Established democracies are facing governance stresses once associated primarily with fragile and conflict-affected states. Polarisation is eroding institutional trust, fragmenting civic norms, and reducing societies’ ability to solve problems collectively. This emerging vulnerability has been described as a new form of fragility.
At the same time, governments and civil society organisations are increasingly adopting digital tools to support public participation. These deliberative technologies hold promise for enhancing engagement, but in polarised environments, they also carry risks. Their success depends on the same principles that have guided peacebuilding efforts for decades.
Across regions, political dynamics now mirror those found in post-conflict settings. Deepening identity divides, distrust of institutions, and competing factual narratives are reshaping public life even in countries long considered stable. Polarisation has become a structural governance challenge. When institutions lose legitimacy and fear drives decision-making, formal capacity alone is insufficient to maintain stability.
Deliberative technologies are being introduced with the aim of expanding participation and strengthening decision-making.

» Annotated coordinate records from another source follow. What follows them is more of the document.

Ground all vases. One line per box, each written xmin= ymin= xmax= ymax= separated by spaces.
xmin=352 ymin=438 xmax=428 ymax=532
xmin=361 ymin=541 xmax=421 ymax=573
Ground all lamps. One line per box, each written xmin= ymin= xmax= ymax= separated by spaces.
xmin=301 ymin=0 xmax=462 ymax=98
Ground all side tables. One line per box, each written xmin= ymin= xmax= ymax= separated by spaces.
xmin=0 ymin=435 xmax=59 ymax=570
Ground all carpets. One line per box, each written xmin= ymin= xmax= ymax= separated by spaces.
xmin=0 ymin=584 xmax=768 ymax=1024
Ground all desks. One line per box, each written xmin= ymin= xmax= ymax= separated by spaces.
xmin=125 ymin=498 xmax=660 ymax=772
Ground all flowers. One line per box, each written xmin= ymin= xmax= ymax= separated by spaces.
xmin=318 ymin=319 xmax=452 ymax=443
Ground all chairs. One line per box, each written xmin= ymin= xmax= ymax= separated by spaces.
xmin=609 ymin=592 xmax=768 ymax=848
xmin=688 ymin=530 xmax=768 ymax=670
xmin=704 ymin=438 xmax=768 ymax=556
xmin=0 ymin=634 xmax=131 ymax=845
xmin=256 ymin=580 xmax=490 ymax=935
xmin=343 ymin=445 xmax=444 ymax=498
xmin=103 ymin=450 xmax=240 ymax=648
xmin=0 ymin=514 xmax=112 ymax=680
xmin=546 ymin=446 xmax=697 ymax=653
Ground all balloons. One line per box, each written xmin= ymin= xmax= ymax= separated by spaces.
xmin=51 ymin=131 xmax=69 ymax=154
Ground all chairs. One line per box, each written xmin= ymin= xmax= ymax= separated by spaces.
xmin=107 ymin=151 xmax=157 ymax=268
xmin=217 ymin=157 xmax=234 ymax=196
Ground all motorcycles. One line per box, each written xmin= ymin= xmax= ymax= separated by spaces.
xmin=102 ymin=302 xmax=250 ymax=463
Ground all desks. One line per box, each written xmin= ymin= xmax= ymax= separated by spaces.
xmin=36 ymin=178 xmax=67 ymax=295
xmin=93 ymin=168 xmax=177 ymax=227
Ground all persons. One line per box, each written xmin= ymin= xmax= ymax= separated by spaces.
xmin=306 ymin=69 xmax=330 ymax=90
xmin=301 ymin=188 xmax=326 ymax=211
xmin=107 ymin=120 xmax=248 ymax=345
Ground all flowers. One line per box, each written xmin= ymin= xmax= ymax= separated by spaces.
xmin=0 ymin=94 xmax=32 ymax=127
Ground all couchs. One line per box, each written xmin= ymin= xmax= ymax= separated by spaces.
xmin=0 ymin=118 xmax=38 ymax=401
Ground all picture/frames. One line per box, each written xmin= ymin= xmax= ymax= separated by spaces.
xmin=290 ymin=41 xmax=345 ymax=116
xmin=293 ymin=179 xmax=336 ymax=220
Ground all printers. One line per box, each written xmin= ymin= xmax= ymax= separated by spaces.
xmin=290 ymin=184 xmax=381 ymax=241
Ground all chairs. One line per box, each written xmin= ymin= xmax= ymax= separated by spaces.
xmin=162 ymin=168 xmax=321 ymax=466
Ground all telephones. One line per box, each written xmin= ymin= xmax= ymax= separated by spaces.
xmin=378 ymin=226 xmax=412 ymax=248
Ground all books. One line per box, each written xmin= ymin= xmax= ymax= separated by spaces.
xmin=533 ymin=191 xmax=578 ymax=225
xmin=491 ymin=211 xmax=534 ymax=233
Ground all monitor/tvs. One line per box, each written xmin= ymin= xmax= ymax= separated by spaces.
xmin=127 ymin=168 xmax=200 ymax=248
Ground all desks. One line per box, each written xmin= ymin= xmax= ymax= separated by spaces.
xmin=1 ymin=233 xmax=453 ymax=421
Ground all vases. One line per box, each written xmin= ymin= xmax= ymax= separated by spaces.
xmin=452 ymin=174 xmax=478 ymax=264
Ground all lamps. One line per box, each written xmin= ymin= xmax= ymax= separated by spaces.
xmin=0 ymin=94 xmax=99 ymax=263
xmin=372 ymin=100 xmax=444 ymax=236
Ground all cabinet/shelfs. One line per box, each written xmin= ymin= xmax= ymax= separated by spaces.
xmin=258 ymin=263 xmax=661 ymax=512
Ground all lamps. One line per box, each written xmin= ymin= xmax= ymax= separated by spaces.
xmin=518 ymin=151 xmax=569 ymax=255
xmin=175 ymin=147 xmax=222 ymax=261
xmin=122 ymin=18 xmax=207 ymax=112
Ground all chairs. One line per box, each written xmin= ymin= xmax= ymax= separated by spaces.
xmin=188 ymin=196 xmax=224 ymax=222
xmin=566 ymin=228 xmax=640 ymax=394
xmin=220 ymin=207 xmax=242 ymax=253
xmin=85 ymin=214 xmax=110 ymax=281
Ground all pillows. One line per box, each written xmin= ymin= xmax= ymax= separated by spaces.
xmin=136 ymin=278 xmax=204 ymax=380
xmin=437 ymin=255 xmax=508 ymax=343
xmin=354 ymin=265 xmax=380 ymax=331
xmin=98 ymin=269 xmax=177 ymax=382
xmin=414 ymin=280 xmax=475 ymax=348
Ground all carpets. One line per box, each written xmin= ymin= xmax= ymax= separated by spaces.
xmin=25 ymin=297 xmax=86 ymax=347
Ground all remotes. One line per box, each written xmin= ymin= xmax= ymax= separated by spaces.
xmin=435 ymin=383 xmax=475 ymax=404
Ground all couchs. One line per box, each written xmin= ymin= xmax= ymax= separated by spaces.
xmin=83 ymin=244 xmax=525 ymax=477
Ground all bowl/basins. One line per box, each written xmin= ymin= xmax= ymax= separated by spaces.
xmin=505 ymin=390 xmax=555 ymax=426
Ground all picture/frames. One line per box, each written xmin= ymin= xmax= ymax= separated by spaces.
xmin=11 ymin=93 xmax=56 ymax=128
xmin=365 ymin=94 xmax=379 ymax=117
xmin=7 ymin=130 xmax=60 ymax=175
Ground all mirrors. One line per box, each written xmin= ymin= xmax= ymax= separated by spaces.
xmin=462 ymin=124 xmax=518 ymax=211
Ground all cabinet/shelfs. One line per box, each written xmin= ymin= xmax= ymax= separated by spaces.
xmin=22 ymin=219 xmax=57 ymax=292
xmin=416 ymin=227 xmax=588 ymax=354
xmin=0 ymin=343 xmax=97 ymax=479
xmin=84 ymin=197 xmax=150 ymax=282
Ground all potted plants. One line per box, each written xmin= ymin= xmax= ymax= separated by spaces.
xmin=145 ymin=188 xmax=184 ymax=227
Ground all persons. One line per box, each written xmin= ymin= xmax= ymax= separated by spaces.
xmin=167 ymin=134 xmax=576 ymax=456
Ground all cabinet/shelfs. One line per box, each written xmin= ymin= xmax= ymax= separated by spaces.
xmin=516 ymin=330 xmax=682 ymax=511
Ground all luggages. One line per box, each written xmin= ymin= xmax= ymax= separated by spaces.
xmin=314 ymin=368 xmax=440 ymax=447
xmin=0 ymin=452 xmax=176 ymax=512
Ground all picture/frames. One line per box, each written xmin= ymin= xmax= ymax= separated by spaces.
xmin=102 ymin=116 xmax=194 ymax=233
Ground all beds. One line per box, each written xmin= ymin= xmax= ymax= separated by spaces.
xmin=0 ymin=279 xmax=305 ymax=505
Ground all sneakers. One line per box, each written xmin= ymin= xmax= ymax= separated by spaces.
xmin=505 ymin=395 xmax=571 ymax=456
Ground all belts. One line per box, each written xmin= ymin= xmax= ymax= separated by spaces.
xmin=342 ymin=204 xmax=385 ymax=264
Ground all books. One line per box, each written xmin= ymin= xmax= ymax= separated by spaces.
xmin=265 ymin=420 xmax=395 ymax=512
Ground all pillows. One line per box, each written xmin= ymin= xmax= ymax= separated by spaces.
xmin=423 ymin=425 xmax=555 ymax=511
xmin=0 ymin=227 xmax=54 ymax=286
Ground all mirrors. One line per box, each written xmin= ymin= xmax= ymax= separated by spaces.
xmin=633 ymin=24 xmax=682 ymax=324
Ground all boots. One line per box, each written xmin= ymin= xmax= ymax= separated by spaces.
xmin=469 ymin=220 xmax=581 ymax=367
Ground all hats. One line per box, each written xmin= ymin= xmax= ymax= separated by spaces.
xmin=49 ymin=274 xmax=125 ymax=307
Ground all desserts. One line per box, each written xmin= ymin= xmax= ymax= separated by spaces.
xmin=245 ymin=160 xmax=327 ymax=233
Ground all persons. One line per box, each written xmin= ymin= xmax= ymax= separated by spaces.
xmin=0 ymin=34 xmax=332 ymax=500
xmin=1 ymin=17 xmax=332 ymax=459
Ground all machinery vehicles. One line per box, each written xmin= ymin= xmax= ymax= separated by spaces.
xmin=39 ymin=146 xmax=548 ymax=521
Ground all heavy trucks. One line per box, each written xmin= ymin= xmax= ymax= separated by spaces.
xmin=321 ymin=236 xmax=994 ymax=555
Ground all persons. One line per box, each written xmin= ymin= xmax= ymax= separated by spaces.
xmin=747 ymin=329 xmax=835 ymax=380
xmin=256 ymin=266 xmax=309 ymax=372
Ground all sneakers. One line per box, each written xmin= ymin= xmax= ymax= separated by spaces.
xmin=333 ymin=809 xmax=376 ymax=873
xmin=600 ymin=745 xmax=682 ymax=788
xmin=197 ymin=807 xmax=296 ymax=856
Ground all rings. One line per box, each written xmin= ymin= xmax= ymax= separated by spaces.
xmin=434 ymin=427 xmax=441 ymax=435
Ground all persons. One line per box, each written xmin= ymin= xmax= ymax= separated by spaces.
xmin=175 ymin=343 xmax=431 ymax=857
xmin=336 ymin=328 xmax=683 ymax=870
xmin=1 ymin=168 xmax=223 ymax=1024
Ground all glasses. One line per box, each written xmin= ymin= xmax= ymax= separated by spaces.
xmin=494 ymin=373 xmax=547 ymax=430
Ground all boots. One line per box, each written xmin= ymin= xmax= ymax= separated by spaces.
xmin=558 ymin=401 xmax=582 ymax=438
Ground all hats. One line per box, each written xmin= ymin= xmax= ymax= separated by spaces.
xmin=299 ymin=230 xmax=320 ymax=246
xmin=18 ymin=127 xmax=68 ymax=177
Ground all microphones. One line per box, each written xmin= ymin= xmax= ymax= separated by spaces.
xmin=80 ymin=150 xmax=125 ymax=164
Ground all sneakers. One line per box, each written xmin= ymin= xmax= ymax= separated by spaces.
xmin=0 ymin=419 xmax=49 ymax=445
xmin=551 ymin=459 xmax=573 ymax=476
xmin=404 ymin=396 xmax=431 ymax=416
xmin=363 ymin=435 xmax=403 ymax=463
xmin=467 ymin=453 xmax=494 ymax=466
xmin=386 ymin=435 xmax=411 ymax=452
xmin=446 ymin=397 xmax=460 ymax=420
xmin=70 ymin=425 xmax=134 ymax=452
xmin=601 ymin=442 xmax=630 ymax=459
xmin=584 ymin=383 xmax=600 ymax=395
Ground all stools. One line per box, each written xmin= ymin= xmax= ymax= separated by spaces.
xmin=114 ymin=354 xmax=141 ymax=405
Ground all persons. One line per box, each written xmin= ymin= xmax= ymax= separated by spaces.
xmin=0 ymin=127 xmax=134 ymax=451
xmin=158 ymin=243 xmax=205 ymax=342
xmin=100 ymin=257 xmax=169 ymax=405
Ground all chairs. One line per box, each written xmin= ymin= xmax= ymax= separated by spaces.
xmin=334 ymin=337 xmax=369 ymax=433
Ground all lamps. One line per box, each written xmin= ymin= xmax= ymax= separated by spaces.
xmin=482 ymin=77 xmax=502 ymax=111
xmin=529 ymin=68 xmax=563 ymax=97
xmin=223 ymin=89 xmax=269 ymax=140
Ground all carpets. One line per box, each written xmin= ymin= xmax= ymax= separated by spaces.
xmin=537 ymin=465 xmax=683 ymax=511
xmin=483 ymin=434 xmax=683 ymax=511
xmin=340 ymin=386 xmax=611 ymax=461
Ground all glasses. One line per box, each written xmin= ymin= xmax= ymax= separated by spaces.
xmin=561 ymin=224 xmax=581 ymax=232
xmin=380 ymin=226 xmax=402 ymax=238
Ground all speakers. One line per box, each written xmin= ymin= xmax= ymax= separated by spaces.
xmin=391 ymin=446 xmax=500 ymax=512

These platforms are designed for structured listening and collaborative problem-solving. Yet many are deployed in contexts marked by distrust, grievance, and political contestation. Digital participation cannot succeed if it is layered onto institutions already perceived as partisan or unresponsive. Without the operating disciplines of peacebuilding, these tools risk amplifying the very divisions they are intended to mitigate.
Polarisation shapes this fragility in three key ways. First, political allegiance is increasingly tied to perceived identity threats, with affective polarisation narrowing the space for compromise. Second, fragmented information ecosystems reward outrage and accelerate misinformation, leaving citizens with conflicting understandings of basic facts. Third, institutions meant to moderate conflict—courts, election bodies, public administrators, and independent media—are being reframed as partisan actors. When these institutions lose legitimacy, societies fall into predictable conflict patterns, where escalation becomes the norm and compromise appears suspect.
Recent developments in the United States illustrate these pressures in a consolidated democracy. Centralising administrative power, weakening civil service structures, and politicising technical governance issues have created conditions resembling those of fragile states. Large-scale layoffs reduced institutional memory and policy capacity, oversight mechanisms were politicised, and rules governing public sector technology, including AI, became instruments of ideological conflict rather than public stewardship. Similar patterns are emerging elsewhere, demonstrating how democratic foundations can become fragile when institutions are systematically undermined.
To address this new fragility, deliberative technology must be treated as a governance challenge, not a technical solution. A peacebuilding-informed framework offers guidance based on three foundations. First, governance must take precedence over gadgets. Deliberative platforms are never neutral; their design, oversight, and data management structure power and influence. Transparent decision rules and independent oversight are essential, with mechanisms such as multi-stakeholder boards or community data trusts helping ensure deliberation remains a civic, not commercial, function.
Second, impact measurement must replace engagement metrics. Participation numbers alone do not reflect democratic value. What matters is whether public input shapes institutional decisions in traceable ways. Demonstrating this link is essential for rebuilding trust. Without it, digital participation risks being symbolic and deepening cynicism.
Third, peacebuilding principles serve as vital safeguards. Conflict sensitivity requires careful assessment of power dynamics before deployment. Trauma awareness protects emotional safety. Inclusion demands active measures to bring marginalised voices into decision-making. Sequencing recognises that facilitated dialogue may be necessary before deliberation in highly polarised contexts.
Implementing these principles requires concrete steps. Public agencies should adopt procurement standards requiring open-source platforms, transparent algorithms, and independent oversight. Funders should assess initiatives based on democratic impact rather than engagement metrics, using accountability scorecards to track how public input influences institutional decisions. Professionalising digital facilitators through training in conflict sensitivity, power analysis, and trauma-aware engagement will further strengthen safe and effective online deliberation.
The boundary between “fragile” and “stable” democracies is no longer clear. Polarisation acts as systemic fragility, eroding institutions from within. Peacebuilding must therefore become a core democratic skill. The question is not whether to embrace digital participation tools, but how to ground them in governance practices that enable societies to manage conflict constructively.
Early examples are already emerging, from citizen assemblies addressing climate policy to AI-powered platforms promising to transform public consultation. Each deployment offers opportunities to apply these lessons. By prioritising governance over gadgets, impact over engagement, and peacebuilding principles as safeguards, digital participation can help build a more resilient democratic future. Without such an approach, the risk is that techno-solutionism will accelerate the very fragmentation these tools aim to resolve.